CW am: 200.5
CW pm: 195.5
Today is day 1 of the "Lily Diet". It's a fasting day, I found it on PT. I've done really well so far today, although I'll admit I was tempted by the pizza rolls my kids had for lunch. I know how bad they are for me, but sometimes I just can't help it. Thank goodness today that wasn't the case, I restrained myself and continued to sip on my water with lemon.
It's not too hard to fast today as I really don't feel hungry. I'm finding I'm only becoming hungry when I'm really bored...which is all the time. Going to fake sick tonight for dinner and magically "feel better" tomorrow when I have an eating day. I'll stay better but still "queasy" until Tuesday when I'll go into full-out don't feel good again for the two day fast. This time around, things are going to get very complicated. Husbands do not make anything easy.

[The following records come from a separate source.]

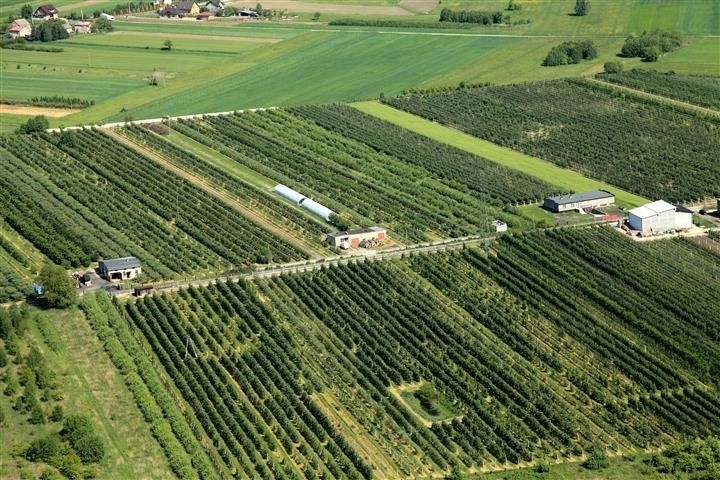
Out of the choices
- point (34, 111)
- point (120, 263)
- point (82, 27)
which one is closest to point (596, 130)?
point (120, 263)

Lucky for me he won't suspect much on Thanksgiving when I have 250 calories because I literally hate the food anyway. I'm so bored I'm going to do some crunches then play Sims 3 or something.
Stay strong!
~*~*~*~
I saw the word skillet. I got really really hungry. A McSkillet sounds really good. Instead I'm trying to figure out how to incorporate a skillet dish for my food tomorrow. I'm guessing potato, egg beaters spinach and maybe half a slice of cheese. I have no clue, but now I really can't stop thinking about food! I'm off to plan dinner for the family.
~*~*~*~
Well it's 7:15pm I have been successful the whole day. I've been looking forward to tomorrow when I can eat something, to keep my husband off of my back. I've also been thinking about everything I can eat with 500 calories, and let me tell you, the way I prepare things...that's a lot. So, I'm finishing one maybe more episodes of Nip Tuck (oh em gee I love it!!) then probably heading to bed early, pending the waking up of the youngest. That way, I can't fail if I'm asleep. (:
Stay strong everyone! See you in the morning!!